Penicillin allergies are among the most commonly reported drug allergies, with 10-15% of the population reporting one, but the truth is, most people who believe they are allergic to penicillin are not.

Cosby Stone, Jr., M.D., M.P.H.
Assistant Professor of Medicine, Division of Allergy, Pulmonology, and Critical Care Medicine, Vanderbilt University Medical Center
Erroneous penicillin allergy documentation is widespread in healthcare, often based on incomplete histories, childhood reactions that were never confirmed, or side effects like nausea or diarrhea that were mistakenly labeled as allergies. Once recorded in the electronic health record, these labels tend to persist, shaping treatment decisions long after the original event. All of these different pathways to being labeled as allergic to penicillin have led to a major healthcare quality gap: Fewer than 5% of the penicillin allergies currently reported in patient charts turn out to be true allergies when tested, according to research.
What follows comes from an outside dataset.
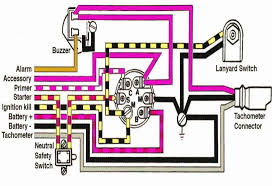 omc control box wiring diagram diagram wiring diagrams for diy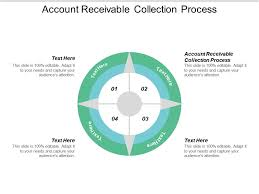 Account Receivable Process Flow Chart Ppt Account Receivable Collection Process Ppt Powerpoint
The consequences of an inaccurate label
Having a penicillin allergy label changes how doctors treat infections. When penicillin can’t be used, providers often turn to broader or less targeted antibiotics that can be less effective or carry additional risks. Studies show that patients labeled as penicillin-allergic are more likely to receive medications like fluoroquinolones, clindamycin, and vancomycin. These alternatives can increase the risk of serious infections, including Clostridioides difficile (C. diff), methicillin-resistant Staphylococcus aureus (MRSA), and vancomycin-resistant enterococci (VRE). Patients with a penicillin allergy label also tend to have longer hospital stays.
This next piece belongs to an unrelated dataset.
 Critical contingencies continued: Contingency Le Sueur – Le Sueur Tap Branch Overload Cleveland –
The consequences are especially clear in surgery and serious infections. Surgical site infections account for up to 20%of hospital-acquired infections and are costly and dangerous. Research has shown that patients with a reported penicillin allergy have about a 50% higher risk of developing a surgical infection, often because they cannot receive the most effective preventive antibiotics.
How allergies can be safely evaluated
The good news is that penicillin allergies can be safely evaluated. A careful allergy history — asking what symptoms occurred, how long ago the reaction happened, and whether penicillin has been tolerated since — can clarify risk using validated risk assessments, and is the first step in evaluation. Around 60-70% of patients will report a history that is low-risk for having an ongoing allergy at the time of evaluation. For people with low-risk histories, a supervised oral dose of amoxicillin, called a direct oral challenge, can then safely confirm whether penicillin is truly an ongoing problem. Large clinical trials have shown this approach to be safe, effective, and efficient, with a 1 in 200 chance of a rash as the main risk.
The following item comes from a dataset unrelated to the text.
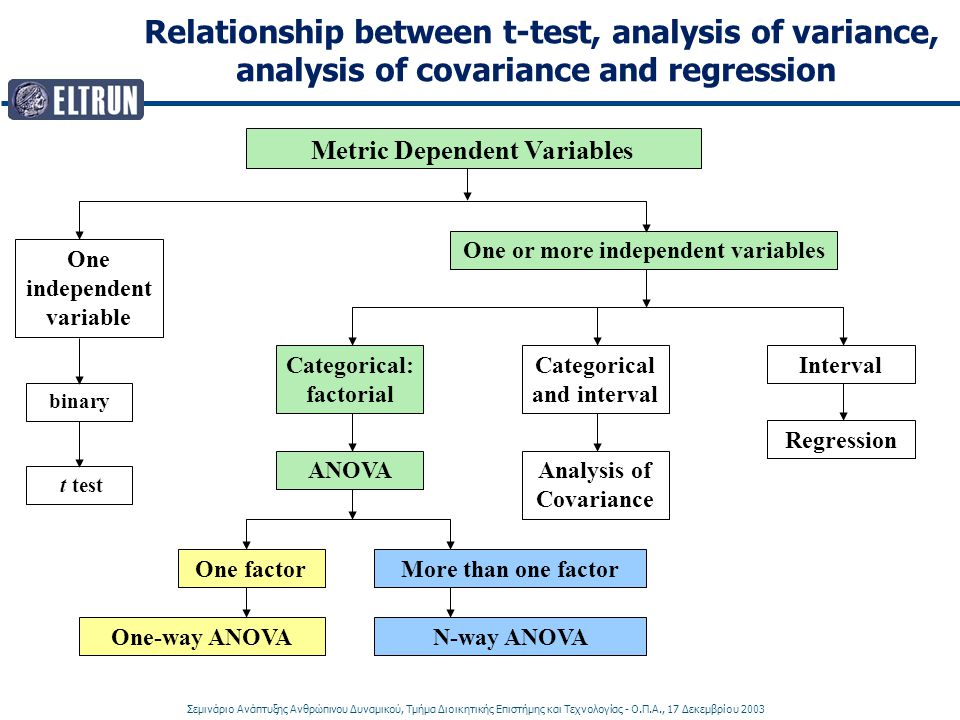 Relationship between t-test, analysis of variance,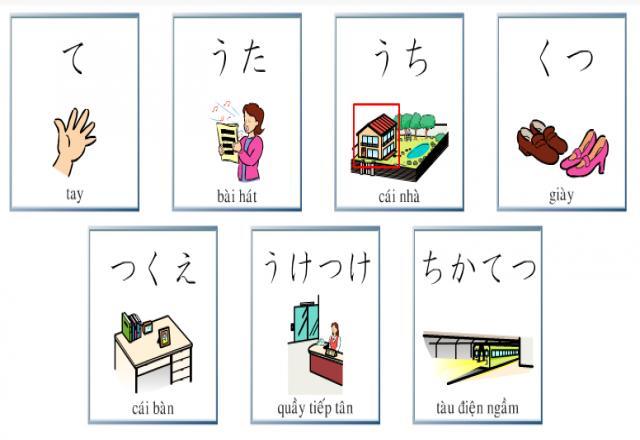 Cách nhớ siêu tốc từ vựng tiếng Nhật cơ bản hiệu quả nhanh chóng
For people with higher-risk histories, penicillin skin testing also remains a reliable and safe option for most patients. Negative skin testing can then be followed by an oral challenge to confirm that an allergy can be removed from the chart. Together, these approaches help remove inaccurate allergy labels. Finally, some patients will have their allergies confirmed, which also provides additional safety by making everyone aware of a true allergy and the plan to manage it.
Accurately identifying which penicillin allergies need to be kept in a patient’s chart versus removed protects patients. It allows doctors to choose the best antibiotics, lowers the risk of complications, and improves overall care. If you or a loved one has a penicillin allergy listed, it may be worth talking with a healthcare provider about whether that label should be reviewed and tested.